Any suggestions on where i can find a decent flat in HK? I know the prices are ridiculously high, any websites that i can check out for prices beforehand as i'm in Toronto right now.


----------



## Aitchy86 (Nov 26, 2010)

Hi Canadian,

Im a newbie too, i move to HK in a couple of weeks, i managed to find my appartment in Wanchai through geoexpat. com. Its private sellers so you dont have to pay any finders fee or anthing like that. If your stuck then just google appartment in hong kong, takes a while to sift through the crap but you find something eventually

Hope it helps

Aitch


----------



## JWilliamson (May 31, 2010)

Great info Aitch, yeah thats a good site to go to and you will not have a problem finding a place, there are many to choose from. JW


----------



## canadiangwailo (Dec 30, 2010)

thanks for the info!


----------



## canadiangwailo (Dec 30, 2010)

I stumbled upon this site Buy Property in Hong Kong | Hong Kong Homes for sale ? Gohome.com.hk pretty useful and has quite a bit of selections, but i guess it's hard to determine the quality of the flat unless i see it in person.


----------



## ljon246 (Oct 15, 2010)

Apartments in Hong Kong range in quality from real crap to amazing, but they all have one thing in common... They are tiny. Best is to get on the ground and visit rental agencies in the neighborhoods you are interested in.


----------



## canadiangwailo (Dec 30, 2010)

Yeah, they are tiny as hell eh.

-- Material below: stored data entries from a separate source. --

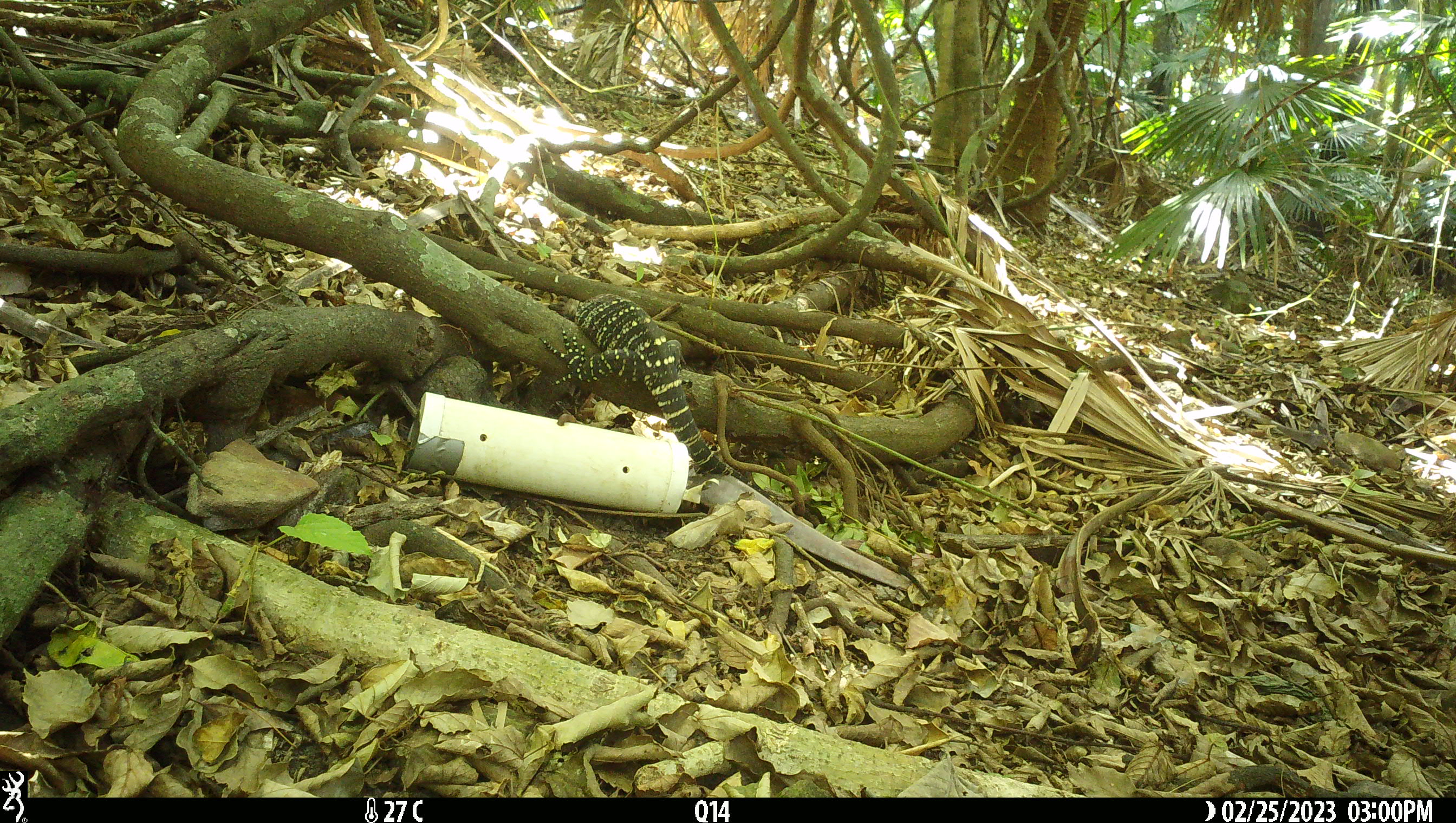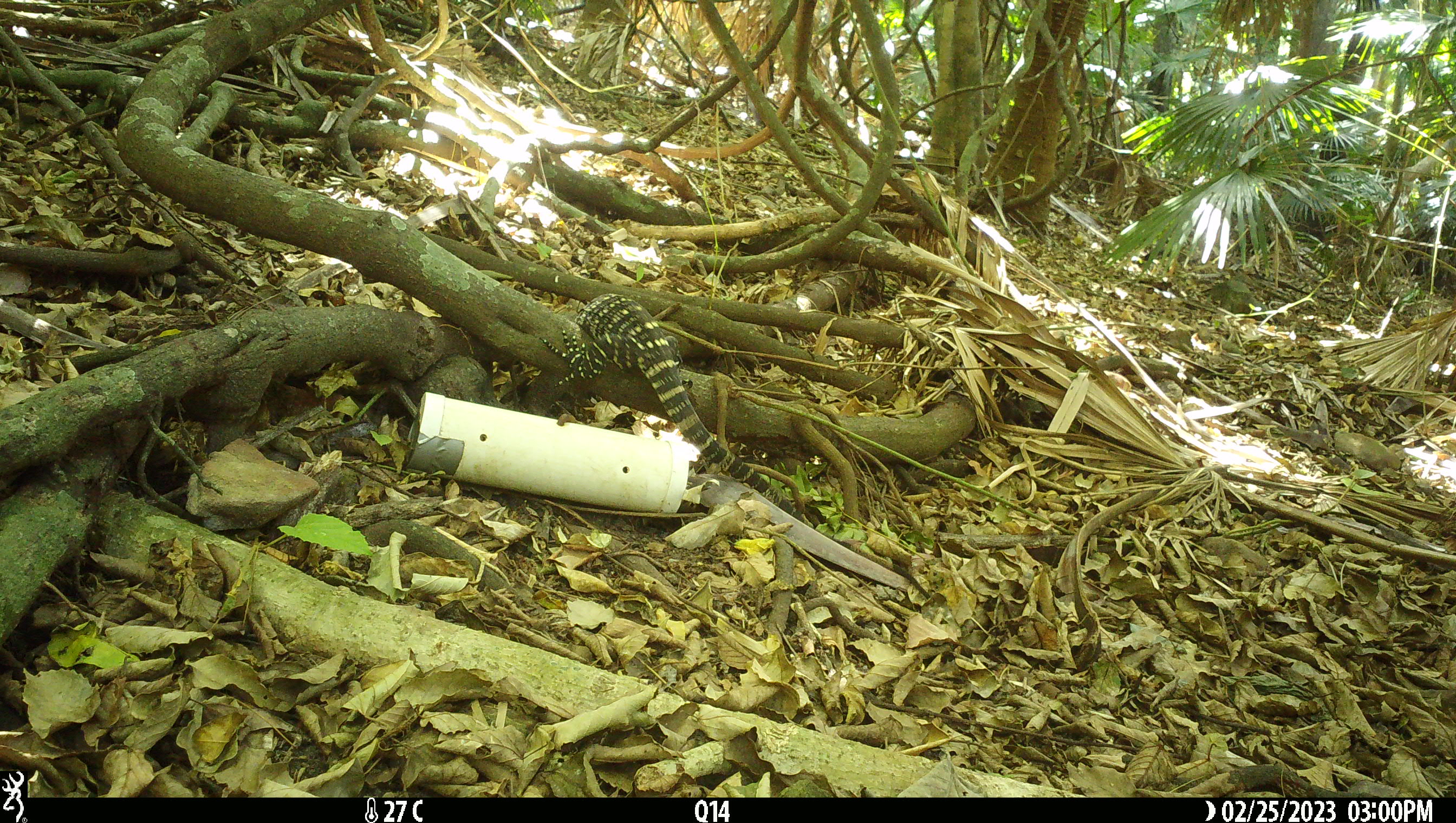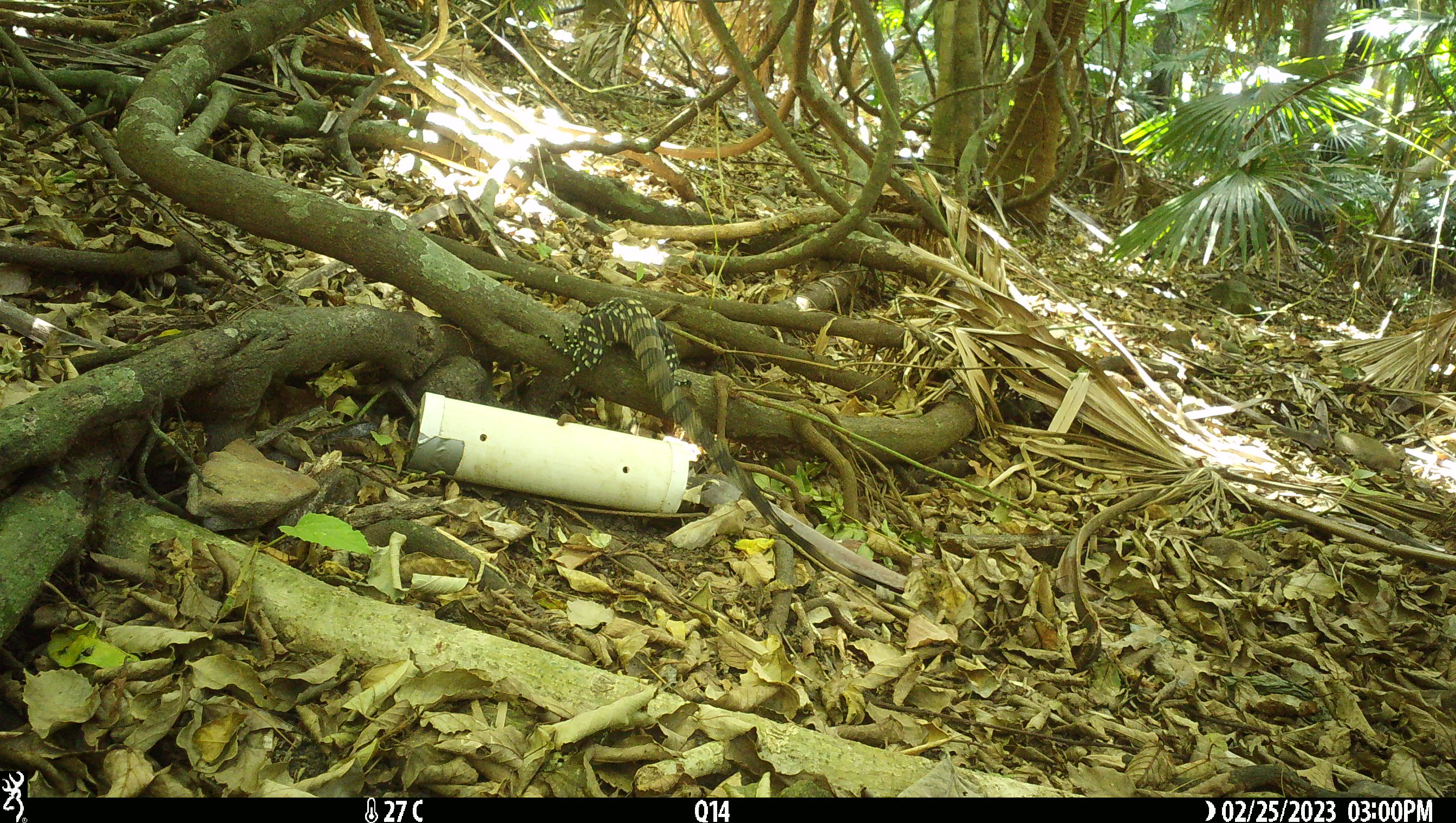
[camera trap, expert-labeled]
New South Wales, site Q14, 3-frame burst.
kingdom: Animalia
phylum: Chordata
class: Reptilia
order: Squamata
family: Varanidae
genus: Varanus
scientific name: Varanus varius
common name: lace monitor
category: goanna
Goanna (lace monitor) (Varanus varius).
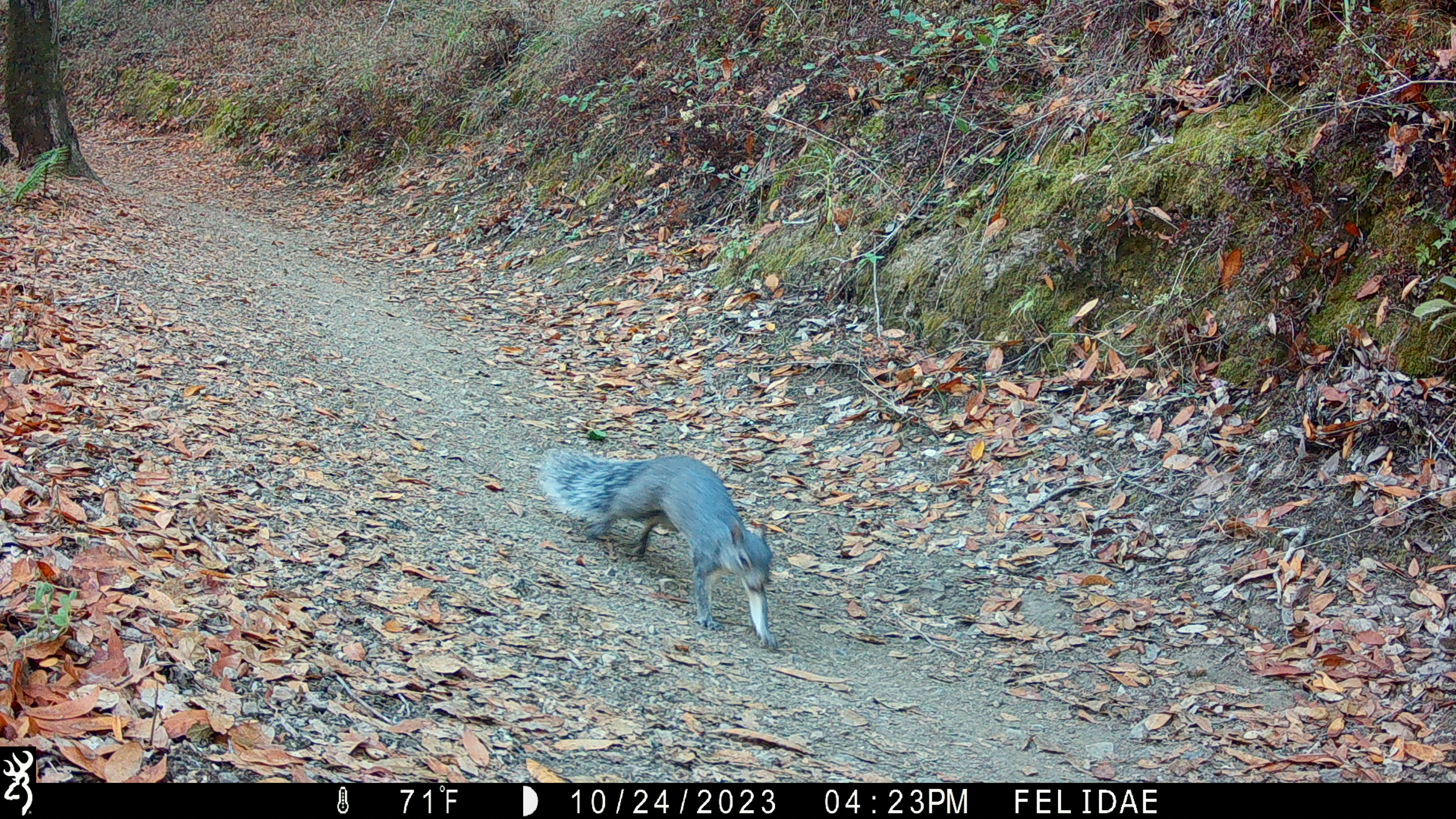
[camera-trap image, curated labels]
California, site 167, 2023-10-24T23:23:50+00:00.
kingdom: Animalia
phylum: Chordata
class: Mammalia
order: Rodentia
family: Sciuridae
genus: Sciurus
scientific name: Sciurus griseus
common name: western gray squirrel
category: western grey squirrel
Western grey squirrel (western gray squirrel) (Sciurus griseus).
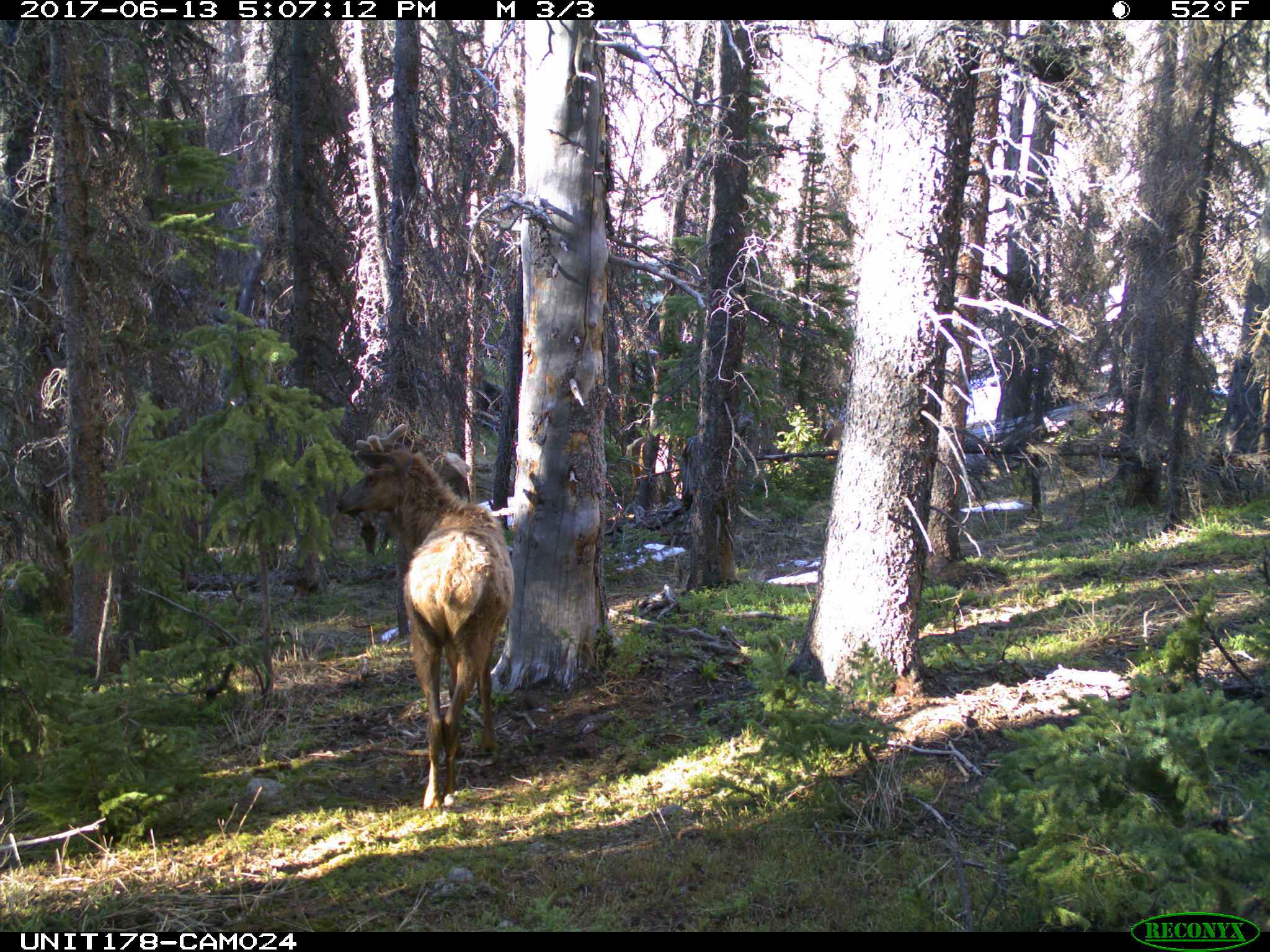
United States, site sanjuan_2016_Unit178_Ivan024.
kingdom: Animalia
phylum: Chordata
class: Mammalia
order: Artiodactyla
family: Cervidae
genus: Cervus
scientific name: Cervus elaphus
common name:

I can't imaging myself living in a 300 sq feet apartment....



ljon246 said:


> Apartments in Hong Kong range in quality from real crap to amazing, but they all have one thing in common... They are tiny. Best is to get on the ground and visit rental agencies in the neighborhoods you are interested in.


----------



## JWilliamson (May 31, 2010)

Well many cant so they hang at the bars until they cant think straight then they go back to their hole to relax. My bathroom is so small my elbows keep hitting everything when i turn left or right. JW


----------